Update the lines of the material starting with the line that contains "Could you tell me which of" and going on through the end, putting "nearest" where "closest" stands and leaving all else unchanged.

**Excerpt from a dataset**
>> start
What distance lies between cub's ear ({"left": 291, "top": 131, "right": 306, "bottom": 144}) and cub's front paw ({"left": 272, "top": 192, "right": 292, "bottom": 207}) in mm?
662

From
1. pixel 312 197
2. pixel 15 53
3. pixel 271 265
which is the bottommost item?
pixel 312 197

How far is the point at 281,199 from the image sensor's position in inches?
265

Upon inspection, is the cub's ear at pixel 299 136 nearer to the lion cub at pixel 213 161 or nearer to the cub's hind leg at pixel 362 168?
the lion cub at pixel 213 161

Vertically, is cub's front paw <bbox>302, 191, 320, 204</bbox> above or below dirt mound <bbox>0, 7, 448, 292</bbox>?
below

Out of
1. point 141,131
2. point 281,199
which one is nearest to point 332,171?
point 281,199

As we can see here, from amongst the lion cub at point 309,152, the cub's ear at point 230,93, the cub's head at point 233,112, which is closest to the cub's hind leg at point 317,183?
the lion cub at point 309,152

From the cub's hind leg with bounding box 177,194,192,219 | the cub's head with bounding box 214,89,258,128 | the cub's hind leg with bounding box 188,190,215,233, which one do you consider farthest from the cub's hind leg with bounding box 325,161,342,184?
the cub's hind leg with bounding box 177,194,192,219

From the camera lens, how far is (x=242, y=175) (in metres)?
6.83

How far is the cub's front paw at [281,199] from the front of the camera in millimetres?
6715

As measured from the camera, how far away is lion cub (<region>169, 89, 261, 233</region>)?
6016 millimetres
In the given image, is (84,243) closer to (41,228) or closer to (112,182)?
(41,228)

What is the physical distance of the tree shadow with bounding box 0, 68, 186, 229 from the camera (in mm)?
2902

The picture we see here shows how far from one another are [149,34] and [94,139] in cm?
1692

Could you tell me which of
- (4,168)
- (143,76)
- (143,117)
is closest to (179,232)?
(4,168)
>> end
**ANSWER TO THIS PROBLEM**
Could you tell me which of
- (4,168)
- (143,76)
- (143,117)
is nearest to (179,232)?
(4,168)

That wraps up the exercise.